Five Critical Capabilities Business Leaders Need to Generate Value from AI Applications
You already know that AI apps can manage everything from scheduling manufacturing equipment for timely maintenance to processing loan applications to detecting identity fraud.
Most executives agree about the potential of AI to transform their businesses. But among those that have adopted AI tools, many can’t pin down measurable successes.
Research undertaken by MIT Sloan revealed that many organizations hadn’t benefited from AI tools because they hadn’t developed the organizational capabilities and practices required to integrate AI applications into their business processes.
In AI in Leadership from MIT SA+P and MIT Sloan, you can explore how you can prepare your organization for innovations surrounding AI.
Five critical capabilities to create value from AI applications
According to the research from MIT Sloan, for AI tools or enterprise cognitive computing (ECC) to create value in terms of cost reduction, generating revenues or improving business processes, businesses need five key capabilities:
Data science competence
AI or ECC tools depend on vast amounts of data, which entails collecting, cleaning, curating, tagging and analyzing internal and external data from multiple sources. It also means defining the relationship between the data and the AI algorithms. Hence, data scientists with expert knowledge of natural language processing, statistical inference, knowledge representation and learning algorithms will be an important resource for a company trying to create value from ECC.
Business domain proficiency
When it comes to AI tools, business domain proficiency is the art of linking data science competence to business value. It’s not enough to have technical expertise. Business leaders need deep process knowledge. In addition to understanding tasks, workflows and logic of existing business processes, they need to envision how ECC apps can improve them. An AI app can easily categorize or predict something with the input of vast amounts of data. But just that won't improve the business.

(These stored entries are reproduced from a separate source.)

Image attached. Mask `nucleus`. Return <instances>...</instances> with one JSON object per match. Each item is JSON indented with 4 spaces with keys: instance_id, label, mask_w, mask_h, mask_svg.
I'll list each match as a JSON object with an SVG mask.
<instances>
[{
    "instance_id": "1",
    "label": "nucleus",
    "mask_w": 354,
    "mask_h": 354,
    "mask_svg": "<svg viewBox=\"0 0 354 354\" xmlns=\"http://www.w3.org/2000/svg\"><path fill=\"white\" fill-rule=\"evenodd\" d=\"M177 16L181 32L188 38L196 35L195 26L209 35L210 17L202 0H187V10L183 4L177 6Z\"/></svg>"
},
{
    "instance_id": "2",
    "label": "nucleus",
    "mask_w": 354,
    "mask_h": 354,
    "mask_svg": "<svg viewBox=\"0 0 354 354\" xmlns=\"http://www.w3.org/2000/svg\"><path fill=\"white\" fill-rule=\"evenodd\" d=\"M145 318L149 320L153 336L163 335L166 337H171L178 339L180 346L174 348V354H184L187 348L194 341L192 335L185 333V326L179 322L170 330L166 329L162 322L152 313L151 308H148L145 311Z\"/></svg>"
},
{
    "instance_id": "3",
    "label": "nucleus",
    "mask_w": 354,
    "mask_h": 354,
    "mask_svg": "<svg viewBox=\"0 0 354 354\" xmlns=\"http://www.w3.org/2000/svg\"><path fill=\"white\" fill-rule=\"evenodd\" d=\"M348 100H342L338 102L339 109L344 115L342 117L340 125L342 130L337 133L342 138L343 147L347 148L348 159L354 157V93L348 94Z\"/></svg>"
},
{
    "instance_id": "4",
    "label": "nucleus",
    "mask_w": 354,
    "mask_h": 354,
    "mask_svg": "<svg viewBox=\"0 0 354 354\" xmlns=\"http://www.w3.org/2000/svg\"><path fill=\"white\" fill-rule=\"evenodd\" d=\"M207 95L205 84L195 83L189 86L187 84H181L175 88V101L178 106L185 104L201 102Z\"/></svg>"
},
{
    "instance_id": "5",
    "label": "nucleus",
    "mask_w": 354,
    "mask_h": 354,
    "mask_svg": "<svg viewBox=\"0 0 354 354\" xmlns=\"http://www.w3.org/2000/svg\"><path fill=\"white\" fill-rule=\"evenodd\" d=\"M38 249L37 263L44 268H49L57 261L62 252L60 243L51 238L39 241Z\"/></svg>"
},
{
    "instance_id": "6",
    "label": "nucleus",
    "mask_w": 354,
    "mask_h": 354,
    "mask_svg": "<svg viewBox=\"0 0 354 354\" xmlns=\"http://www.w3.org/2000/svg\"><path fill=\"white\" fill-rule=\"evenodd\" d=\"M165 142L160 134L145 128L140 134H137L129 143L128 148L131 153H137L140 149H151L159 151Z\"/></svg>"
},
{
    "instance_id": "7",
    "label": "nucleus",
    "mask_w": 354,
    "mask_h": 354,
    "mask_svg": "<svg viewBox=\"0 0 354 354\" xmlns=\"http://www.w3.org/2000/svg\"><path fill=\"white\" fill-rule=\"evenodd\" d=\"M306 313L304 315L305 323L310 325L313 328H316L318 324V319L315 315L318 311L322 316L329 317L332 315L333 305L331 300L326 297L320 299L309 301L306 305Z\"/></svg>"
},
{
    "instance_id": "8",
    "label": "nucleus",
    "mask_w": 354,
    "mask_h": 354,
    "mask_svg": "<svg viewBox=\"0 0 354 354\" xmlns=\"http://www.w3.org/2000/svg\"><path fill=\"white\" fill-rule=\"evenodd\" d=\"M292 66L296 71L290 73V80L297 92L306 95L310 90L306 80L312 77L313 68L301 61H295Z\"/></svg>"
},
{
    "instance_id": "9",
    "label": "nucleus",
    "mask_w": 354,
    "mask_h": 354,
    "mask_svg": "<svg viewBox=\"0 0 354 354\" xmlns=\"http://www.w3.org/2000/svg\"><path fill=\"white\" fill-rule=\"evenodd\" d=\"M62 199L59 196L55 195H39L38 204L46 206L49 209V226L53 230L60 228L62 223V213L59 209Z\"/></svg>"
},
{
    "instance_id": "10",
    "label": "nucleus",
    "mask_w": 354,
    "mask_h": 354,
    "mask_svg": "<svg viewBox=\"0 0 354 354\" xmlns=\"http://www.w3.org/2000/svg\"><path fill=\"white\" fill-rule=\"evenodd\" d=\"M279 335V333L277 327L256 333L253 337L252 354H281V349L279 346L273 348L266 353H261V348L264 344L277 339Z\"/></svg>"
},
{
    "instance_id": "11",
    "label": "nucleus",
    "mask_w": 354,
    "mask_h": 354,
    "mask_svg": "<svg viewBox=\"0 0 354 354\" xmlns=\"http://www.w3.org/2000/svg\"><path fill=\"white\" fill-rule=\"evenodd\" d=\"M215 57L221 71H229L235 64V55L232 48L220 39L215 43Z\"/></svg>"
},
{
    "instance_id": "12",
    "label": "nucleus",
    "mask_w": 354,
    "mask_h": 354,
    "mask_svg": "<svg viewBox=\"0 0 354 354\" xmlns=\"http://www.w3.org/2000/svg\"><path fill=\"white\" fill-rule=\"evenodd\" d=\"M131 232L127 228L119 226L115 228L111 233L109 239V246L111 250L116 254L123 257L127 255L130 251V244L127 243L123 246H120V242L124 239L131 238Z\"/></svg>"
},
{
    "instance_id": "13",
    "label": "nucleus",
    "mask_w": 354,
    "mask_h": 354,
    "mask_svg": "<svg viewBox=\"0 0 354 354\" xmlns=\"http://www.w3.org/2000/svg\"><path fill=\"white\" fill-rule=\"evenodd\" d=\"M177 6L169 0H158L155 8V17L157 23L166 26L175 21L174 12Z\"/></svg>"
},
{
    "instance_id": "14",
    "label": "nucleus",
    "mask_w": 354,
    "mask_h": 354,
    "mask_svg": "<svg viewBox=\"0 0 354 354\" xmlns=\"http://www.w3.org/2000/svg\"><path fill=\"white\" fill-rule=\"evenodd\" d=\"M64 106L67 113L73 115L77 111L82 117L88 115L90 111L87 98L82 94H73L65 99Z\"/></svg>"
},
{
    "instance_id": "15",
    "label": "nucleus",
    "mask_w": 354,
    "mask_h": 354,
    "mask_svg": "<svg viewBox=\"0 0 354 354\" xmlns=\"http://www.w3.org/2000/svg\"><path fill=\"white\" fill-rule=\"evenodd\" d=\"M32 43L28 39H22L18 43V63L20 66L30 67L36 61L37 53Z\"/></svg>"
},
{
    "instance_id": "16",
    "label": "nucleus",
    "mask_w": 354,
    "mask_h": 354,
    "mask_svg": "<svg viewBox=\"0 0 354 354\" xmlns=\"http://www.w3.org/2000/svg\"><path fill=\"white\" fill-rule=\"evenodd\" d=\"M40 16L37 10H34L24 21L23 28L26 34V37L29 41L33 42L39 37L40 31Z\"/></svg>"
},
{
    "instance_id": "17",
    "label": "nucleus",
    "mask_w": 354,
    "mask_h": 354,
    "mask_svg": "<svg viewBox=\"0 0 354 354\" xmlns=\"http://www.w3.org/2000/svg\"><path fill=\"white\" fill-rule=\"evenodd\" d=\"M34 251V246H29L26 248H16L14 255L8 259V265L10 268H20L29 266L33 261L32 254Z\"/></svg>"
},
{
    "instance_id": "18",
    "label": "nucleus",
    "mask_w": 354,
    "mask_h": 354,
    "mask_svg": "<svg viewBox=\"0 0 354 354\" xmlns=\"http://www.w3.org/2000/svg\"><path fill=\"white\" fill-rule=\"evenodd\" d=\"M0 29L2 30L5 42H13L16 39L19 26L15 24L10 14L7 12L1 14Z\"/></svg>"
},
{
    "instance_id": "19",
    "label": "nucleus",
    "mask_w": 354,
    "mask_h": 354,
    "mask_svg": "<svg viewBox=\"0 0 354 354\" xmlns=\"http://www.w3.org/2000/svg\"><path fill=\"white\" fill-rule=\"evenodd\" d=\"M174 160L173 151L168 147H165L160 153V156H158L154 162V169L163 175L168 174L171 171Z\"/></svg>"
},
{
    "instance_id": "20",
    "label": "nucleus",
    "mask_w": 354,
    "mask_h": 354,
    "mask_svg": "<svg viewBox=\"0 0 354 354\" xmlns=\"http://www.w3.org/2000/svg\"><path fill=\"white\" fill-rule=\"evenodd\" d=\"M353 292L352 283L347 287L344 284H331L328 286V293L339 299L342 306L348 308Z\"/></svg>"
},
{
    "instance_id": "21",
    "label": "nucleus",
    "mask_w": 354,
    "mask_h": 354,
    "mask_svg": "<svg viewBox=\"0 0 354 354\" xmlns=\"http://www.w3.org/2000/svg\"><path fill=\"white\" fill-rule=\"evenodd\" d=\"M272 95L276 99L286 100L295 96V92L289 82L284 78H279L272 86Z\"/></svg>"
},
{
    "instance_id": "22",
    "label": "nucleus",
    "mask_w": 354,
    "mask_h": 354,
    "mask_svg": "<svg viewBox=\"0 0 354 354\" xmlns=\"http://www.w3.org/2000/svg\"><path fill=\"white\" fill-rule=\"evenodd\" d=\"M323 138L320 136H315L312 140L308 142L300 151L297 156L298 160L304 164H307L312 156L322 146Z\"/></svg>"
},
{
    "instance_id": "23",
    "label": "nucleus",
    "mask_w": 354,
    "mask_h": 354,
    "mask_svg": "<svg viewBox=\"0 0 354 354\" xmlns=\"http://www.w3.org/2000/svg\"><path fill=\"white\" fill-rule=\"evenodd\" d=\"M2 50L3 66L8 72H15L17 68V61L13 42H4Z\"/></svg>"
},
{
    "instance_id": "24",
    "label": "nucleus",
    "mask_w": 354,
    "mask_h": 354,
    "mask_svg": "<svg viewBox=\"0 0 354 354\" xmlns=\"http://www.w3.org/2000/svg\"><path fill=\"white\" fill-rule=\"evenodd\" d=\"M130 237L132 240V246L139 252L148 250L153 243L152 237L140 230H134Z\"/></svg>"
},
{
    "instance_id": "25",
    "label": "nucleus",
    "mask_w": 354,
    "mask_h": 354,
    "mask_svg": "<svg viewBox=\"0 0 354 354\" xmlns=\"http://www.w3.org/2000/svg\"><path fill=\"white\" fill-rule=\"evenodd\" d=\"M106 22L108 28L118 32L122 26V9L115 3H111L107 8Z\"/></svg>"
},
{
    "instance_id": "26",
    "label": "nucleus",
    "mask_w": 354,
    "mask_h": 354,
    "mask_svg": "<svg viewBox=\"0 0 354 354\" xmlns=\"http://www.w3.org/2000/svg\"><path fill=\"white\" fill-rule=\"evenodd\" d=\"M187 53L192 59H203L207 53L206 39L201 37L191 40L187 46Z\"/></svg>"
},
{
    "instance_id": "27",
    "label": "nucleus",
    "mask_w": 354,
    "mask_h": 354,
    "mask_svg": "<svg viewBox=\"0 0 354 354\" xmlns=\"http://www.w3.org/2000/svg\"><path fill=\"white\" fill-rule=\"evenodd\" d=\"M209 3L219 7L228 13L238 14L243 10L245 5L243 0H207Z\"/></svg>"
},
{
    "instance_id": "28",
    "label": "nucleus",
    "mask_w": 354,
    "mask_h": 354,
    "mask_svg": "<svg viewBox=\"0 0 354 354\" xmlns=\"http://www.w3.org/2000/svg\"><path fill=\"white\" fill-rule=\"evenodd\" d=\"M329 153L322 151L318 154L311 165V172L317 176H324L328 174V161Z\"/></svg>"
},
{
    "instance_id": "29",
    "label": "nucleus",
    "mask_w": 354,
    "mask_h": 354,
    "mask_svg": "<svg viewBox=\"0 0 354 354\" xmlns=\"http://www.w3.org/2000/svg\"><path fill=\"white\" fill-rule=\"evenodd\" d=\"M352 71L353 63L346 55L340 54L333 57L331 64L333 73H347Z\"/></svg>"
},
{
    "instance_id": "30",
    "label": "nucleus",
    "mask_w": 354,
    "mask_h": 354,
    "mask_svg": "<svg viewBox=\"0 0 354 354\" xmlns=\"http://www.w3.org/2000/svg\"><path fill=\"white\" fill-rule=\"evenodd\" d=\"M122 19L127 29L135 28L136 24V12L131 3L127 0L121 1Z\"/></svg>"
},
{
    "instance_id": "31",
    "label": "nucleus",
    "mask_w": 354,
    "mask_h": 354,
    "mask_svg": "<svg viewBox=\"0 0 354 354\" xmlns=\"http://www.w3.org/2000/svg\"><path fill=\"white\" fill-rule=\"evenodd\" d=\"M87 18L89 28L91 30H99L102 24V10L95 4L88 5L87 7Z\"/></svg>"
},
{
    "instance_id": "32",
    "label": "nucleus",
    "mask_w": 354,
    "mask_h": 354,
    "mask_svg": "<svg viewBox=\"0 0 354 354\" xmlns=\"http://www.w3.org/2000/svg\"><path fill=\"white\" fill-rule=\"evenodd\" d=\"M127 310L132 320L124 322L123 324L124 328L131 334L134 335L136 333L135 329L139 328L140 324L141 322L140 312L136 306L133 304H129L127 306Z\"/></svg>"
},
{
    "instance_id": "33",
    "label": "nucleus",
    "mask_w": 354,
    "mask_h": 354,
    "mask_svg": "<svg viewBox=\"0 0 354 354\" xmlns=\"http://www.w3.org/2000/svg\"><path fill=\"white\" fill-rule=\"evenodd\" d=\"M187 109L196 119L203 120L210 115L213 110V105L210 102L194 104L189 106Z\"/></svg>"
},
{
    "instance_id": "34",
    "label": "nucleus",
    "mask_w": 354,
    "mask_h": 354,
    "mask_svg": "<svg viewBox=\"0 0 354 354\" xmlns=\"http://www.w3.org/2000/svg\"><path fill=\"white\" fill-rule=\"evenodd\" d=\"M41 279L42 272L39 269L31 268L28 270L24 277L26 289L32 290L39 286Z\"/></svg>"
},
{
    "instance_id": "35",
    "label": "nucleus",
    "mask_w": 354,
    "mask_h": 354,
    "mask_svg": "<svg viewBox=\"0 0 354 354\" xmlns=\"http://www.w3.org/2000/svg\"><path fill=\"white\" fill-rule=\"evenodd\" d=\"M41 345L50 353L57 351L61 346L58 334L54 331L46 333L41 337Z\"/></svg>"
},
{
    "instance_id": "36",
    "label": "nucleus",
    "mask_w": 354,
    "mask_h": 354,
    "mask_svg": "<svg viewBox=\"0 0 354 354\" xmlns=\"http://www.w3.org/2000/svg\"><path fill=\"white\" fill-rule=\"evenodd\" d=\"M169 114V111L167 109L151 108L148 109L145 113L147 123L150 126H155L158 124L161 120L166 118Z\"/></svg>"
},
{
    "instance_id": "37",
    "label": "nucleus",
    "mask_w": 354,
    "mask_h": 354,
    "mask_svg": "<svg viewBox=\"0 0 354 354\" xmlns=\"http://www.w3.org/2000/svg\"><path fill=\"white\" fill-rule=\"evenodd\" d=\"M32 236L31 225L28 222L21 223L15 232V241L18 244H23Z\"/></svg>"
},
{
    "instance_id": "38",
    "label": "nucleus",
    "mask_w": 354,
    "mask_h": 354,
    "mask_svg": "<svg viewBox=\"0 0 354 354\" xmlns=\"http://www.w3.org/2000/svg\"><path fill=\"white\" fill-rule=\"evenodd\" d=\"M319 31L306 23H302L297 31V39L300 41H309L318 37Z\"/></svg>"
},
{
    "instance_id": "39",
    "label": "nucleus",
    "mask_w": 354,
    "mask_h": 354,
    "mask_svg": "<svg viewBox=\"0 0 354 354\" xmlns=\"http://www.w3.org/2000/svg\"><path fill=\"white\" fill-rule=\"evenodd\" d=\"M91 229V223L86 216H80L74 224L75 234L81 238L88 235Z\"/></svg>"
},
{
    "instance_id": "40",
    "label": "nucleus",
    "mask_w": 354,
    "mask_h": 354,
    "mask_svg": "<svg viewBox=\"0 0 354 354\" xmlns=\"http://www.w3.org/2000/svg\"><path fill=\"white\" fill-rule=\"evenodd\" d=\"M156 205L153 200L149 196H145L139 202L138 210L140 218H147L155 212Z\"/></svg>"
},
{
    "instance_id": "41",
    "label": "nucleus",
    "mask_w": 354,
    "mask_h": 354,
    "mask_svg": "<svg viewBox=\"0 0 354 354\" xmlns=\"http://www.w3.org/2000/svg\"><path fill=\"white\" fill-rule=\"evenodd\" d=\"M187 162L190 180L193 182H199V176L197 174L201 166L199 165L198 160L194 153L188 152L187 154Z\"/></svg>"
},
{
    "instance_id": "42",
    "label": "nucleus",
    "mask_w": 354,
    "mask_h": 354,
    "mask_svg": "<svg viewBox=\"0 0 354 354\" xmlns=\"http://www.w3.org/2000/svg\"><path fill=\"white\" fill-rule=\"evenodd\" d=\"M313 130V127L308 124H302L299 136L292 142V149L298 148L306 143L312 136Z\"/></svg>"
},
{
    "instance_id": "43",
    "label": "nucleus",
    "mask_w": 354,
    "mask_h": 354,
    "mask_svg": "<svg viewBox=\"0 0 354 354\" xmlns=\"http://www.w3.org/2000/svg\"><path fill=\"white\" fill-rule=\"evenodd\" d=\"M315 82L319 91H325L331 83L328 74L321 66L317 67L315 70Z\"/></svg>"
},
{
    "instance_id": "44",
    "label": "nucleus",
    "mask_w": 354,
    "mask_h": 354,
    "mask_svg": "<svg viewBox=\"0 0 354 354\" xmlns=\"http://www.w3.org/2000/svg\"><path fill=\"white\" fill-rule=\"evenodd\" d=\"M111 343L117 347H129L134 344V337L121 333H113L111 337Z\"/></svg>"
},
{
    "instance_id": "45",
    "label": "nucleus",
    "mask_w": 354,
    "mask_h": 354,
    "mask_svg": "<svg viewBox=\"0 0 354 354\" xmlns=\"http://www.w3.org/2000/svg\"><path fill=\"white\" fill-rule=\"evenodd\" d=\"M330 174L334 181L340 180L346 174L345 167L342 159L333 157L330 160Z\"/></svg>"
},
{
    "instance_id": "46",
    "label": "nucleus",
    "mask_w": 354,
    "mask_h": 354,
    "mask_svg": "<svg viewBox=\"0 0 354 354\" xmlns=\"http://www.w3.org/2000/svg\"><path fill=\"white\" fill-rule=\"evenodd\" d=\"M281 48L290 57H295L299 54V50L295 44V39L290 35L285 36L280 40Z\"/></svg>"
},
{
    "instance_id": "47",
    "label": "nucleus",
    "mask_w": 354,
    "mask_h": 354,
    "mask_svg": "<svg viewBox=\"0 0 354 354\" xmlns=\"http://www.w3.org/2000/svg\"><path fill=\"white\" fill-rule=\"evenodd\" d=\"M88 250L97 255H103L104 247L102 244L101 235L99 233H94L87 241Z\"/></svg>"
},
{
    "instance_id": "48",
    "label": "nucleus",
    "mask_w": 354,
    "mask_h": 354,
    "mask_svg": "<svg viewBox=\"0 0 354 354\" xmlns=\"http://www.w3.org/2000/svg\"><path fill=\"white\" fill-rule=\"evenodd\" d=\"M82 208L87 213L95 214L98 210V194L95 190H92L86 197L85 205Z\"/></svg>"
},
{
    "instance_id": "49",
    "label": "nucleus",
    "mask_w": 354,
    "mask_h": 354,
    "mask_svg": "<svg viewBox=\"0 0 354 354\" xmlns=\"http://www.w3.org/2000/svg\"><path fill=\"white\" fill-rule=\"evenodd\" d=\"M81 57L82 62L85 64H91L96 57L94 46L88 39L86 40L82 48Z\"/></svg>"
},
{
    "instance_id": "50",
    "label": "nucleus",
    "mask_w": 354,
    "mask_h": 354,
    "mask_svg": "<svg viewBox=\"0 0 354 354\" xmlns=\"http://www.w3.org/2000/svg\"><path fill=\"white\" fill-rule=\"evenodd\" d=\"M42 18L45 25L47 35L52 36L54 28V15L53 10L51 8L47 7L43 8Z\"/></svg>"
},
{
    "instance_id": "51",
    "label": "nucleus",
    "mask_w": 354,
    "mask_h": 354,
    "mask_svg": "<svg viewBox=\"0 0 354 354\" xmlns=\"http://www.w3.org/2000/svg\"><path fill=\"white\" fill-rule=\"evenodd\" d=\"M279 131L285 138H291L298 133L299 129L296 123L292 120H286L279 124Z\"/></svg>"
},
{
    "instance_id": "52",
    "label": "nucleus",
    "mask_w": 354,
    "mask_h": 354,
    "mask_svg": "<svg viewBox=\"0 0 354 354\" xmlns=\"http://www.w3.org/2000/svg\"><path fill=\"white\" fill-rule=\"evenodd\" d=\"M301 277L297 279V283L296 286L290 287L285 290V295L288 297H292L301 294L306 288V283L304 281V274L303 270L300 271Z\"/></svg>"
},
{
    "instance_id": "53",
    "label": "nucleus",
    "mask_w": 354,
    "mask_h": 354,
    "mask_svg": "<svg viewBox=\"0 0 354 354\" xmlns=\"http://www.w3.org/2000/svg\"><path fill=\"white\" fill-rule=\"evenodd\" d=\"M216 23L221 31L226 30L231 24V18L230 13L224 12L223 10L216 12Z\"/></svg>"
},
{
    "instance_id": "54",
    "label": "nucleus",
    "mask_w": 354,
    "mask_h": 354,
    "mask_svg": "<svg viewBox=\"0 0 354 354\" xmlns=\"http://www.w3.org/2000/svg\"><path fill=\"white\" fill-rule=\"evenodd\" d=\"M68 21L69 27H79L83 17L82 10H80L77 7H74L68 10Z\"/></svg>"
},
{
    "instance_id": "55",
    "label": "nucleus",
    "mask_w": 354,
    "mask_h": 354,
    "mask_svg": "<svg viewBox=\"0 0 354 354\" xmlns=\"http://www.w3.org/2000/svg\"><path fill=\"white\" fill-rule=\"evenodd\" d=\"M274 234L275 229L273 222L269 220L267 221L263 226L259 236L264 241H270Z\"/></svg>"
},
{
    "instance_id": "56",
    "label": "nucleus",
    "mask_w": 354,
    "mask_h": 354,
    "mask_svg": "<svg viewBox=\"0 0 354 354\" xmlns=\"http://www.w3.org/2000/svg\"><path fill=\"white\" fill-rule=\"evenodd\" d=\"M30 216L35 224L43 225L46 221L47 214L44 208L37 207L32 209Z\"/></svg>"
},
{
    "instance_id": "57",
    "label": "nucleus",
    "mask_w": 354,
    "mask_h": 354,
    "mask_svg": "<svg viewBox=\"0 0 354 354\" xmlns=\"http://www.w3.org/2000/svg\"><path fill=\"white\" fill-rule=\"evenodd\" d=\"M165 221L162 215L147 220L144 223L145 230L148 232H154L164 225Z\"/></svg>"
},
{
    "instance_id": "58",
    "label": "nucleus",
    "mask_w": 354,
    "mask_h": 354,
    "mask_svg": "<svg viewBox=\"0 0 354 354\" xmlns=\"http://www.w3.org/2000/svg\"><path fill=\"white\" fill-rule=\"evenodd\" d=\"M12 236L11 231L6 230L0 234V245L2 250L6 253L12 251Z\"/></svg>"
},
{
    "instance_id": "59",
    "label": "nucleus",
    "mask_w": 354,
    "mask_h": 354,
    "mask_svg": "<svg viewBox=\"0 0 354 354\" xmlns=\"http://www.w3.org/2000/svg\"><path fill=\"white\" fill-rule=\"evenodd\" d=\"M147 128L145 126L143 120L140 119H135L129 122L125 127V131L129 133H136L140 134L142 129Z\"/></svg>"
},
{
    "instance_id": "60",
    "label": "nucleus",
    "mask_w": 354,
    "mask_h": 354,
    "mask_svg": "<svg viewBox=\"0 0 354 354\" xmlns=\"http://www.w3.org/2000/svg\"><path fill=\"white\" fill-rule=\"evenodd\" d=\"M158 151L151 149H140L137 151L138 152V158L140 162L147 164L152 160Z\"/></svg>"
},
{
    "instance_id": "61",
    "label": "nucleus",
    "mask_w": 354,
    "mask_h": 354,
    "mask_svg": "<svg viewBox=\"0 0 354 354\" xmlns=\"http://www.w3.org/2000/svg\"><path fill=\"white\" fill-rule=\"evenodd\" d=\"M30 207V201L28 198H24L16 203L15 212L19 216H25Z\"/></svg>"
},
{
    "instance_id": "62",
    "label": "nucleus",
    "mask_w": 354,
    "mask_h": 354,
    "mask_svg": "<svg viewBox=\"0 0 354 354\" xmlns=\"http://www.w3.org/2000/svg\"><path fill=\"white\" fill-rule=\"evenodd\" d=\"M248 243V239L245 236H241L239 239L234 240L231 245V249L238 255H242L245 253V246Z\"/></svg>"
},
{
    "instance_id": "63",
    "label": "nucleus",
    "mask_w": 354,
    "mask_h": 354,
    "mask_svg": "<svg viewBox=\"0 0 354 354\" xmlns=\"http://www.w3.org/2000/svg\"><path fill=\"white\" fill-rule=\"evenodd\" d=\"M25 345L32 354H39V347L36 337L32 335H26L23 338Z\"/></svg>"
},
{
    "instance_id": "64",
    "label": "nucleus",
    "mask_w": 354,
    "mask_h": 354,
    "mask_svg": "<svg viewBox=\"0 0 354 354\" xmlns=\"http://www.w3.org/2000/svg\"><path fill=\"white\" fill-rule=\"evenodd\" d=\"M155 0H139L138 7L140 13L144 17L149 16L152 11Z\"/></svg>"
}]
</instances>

Enterprise architecture expertise
The more robust the AI application, the more business processes it will affect. This can require enterprise architects to redesign systems, processes and roles across different business verticals. Enterprise architects can perceive how jobs will evolve and concurrently, the need to up-skill, re-skill and possibly create new roles. The role of the enterprise architect is especially crucial given its breadth and often falls on the business leader with experience in technology-driven transformations, change management and organization design.
Operational IT backbone
Successfully integrating ECC applications means relying heavily on a company’s current technologies and data foundation as well as the people responsible for the development and running of these apps. A business’ IT foundations need to support the storing and accessing of critical data, integrating AI tools with other apps, providing reliable operations and ensuring privacy and security. No enterprise application operates in isolation and if ECC apps aren’t integrated properly, they’ll be challenging to use and will be ignored.
Digital inquisitiveness
AI applications work by predicting an event based on possibilities, not by providing a definitive answer. End-users need to apply human judgment to make conclusive decisions. This requires digital inquisitiveness –- the tendency to question and evaluate the data before them and improve outcomes. Executives have to learn how to use data in effective decision-making, deal with poor data, build decision trees, teach an algorithm to detect patterns and develop models to solve problems.
These five capabilities will prepare an organization to derive the most value from ECC applications. To deliver on the above capabilities, a company must apply them.